Background: Sentinel testing programs for HIV drug resistance in resource-limited settings can inform policy on antiretroviral therapy (ART) and drug sequencing.
Objective: : To examine the value of resistance surveillance in influencing recommendations toward effective and cost-effective sequencing of ART regimens.
Methods: A state-transition model of HIV infection was adapted to simulate clinical care in Côte d'Ivoire and evaluate the incremental cost-effectiveness of (1) no ART; (2) ART beginning with a non-nucleoside reverse transcriptase inhibitor (NNRTI)-based regimen followed by a boosted protease inhibitor (PI)-based regimen; and (3) ART beginning with a boosted PI-based regimen followed by an NNRTI-based regimen.

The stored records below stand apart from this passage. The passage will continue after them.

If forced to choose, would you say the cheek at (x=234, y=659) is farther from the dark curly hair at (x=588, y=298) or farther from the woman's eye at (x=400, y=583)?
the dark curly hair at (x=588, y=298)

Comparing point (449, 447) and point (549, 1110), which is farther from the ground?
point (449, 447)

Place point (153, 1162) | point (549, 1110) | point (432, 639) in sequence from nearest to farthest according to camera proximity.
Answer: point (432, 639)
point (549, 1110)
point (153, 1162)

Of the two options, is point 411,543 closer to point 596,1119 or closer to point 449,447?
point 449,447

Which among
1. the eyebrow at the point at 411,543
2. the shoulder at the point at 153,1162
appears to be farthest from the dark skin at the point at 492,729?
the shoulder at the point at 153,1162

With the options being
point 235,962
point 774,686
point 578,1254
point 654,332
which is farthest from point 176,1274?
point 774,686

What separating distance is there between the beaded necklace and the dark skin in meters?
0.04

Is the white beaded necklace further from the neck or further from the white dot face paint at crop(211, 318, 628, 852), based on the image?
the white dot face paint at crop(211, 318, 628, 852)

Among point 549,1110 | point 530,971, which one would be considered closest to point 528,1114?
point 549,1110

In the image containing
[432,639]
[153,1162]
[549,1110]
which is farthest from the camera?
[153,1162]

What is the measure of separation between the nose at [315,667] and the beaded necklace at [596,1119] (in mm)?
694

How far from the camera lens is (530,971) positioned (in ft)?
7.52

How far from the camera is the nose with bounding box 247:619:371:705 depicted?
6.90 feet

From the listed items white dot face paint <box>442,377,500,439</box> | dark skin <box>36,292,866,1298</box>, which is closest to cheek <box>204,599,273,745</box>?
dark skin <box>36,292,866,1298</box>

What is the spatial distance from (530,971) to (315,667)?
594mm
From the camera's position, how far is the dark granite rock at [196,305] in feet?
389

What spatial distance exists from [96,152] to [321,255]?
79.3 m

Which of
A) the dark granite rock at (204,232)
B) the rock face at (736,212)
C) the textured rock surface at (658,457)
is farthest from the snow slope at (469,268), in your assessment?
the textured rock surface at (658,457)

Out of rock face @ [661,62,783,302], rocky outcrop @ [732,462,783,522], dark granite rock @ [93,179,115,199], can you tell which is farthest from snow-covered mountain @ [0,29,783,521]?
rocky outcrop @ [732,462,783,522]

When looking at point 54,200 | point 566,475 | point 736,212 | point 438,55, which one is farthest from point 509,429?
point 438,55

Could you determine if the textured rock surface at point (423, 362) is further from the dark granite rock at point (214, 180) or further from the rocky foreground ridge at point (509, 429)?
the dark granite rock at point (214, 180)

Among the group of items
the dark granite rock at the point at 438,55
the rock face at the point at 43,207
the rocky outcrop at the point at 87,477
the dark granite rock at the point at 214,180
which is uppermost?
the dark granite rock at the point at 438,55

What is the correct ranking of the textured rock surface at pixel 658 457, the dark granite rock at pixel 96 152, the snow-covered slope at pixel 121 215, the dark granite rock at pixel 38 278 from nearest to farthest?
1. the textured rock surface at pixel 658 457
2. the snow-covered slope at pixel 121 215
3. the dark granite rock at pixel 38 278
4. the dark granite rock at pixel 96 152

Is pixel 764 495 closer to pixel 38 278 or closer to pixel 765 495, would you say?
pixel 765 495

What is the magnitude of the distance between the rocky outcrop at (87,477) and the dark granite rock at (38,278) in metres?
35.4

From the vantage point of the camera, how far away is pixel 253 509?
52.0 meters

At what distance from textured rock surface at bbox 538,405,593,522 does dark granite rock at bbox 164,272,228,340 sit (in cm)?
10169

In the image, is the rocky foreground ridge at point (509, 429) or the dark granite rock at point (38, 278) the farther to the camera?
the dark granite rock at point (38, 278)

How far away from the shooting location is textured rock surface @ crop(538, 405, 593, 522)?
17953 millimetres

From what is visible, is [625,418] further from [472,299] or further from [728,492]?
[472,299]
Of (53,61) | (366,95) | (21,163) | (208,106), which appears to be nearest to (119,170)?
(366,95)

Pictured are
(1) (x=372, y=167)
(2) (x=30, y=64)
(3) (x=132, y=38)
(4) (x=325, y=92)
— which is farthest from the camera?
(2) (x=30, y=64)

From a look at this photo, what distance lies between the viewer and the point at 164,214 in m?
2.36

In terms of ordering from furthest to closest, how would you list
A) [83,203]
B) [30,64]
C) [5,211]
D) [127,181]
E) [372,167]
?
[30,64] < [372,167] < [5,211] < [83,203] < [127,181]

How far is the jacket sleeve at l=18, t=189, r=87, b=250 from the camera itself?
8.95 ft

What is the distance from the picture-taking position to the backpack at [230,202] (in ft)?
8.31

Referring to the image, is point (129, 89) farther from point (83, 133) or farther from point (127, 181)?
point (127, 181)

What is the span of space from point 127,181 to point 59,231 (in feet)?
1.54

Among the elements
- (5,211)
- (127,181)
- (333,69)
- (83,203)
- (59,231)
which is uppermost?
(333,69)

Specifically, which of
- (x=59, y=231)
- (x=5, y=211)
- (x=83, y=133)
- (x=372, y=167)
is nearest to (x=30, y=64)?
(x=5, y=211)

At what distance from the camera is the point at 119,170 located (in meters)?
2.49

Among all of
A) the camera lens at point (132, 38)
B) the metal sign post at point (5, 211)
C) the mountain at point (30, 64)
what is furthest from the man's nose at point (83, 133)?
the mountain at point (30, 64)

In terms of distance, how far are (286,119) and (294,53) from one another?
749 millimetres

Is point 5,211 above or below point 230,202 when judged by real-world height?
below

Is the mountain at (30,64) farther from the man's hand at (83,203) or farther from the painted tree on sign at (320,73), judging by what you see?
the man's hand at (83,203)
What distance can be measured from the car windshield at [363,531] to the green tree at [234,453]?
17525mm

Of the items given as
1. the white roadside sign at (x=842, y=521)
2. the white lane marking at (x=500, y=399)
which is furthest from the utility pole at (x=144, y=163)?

Results: At a 5% prevalence of NNRTI resistance, a strategy that started with a PI-based regimen had a smaller health benefit and higher cost-effectiveness ratio than a strategy that started with an NNRTI-based regimen (cost-effectiveness ratio $910/year of life saved). Results consistently favored initiation with an NNRTI-based regimen, regardless of the population prevalence of NNRTI resistance (up to 76%) and the efficacy of an NNRTI-based regimen in the setting of resistance. The most influential parameters on the cost-effectiveness of sequencing strategies were boosted PI-based regimen costs and the efficacy of this regimen when used as second-line therapy.
Conclusions: Drug costs and treatment efficacies, but not NNRTI resistance levels, were most influential in determining optimal HIV drug sequencing in Côte d'Ivoire. Results of surveillance for NNRTI resistance should not be used as a major guide to treatment policy in resource-limited settings.